What is TM-2 for battery energy storage systems in NYC?

TM-2 is the FDNY application form used to request a Certificate of Approval for a BESS product in New York City. It starts FDNY’s product-level review of the energy storage system. The approval outcome is the COA.

Is TM-2 the same as a Certificate of Approval?

TM-2 and Certificate of Approval refer to different parts of the FDNY process. TM-2 is the application form. The Certificate of Approval, or COA, is the FDNY approval outcome.

Does every BESS product need an FDNY COA in New York City?

FDNY guidance states that battery ESS for stationary installations and mobile systems require product-specific approval from FDNY. The 2025 FDNY guide notes a narrow exception for stationary ESS with an individual size of 2 kWh or less for outdoor use. Project teams should confirm current requirements with FDNY before relying on any exception.

What documents are required for a TM-2 BESS application?

A TM-2 BESS application typically requires NRTL reports, UL 1741, UL 1973, UL 9540, a full-scale UL 9540A report, a Hazard Mitigation Analysis, manuals, SDS, emergency management documentation, capacity information, installation-type notation, and remote monitoring details. FDNY may request additional information based on the product’s design, chemistry, or safety features.

Why does UL 9540A matter for NYC BESS approval?

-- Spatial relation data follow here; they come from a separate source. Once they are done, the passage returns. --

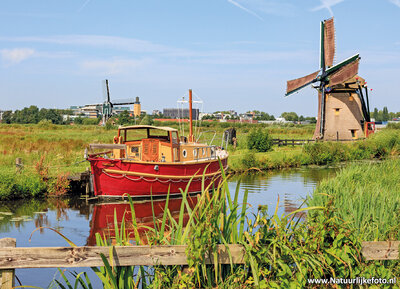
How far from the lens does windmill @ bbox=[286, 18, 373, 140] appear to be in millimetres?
40688

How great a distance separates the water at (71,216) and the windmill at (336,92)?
1943 cm

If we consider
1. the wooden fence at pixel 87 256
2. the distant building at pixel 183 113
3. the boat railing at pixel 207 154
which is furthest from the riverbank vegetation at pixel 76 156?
the wooden fence at pixel 87 256

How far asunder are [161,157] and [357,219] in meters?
13.9

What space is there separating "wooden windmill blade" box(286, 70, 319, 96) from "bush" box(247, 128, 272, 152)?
6095mm

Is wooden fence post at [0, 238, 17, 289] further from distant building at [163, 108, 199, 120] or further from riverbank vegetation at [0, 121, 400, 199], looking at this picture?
distant building at [163, 108, 199, 120]

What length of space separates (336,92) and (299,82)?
3720 mm

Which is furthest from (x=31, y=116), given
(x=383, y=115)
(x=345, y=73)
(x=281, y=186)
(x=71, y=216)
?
(x=383, y=115)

UL 9540A provides test data on thermal runaway fire propagation. FDNY can use that data to evaluate fire behavior, gas hazards, mitigation measures, and installation conditions. It is one of the central evidence sources in a BESS COA review.

Does an FDNY COA approve a BESS installation site?

An FDNY COA approves the product within the scope stated in the approval. Site-specific DOB review, FDNY filings, fire alarm or suppression approvals, Con Edison interconnection, inspections, and operating permits may still apply.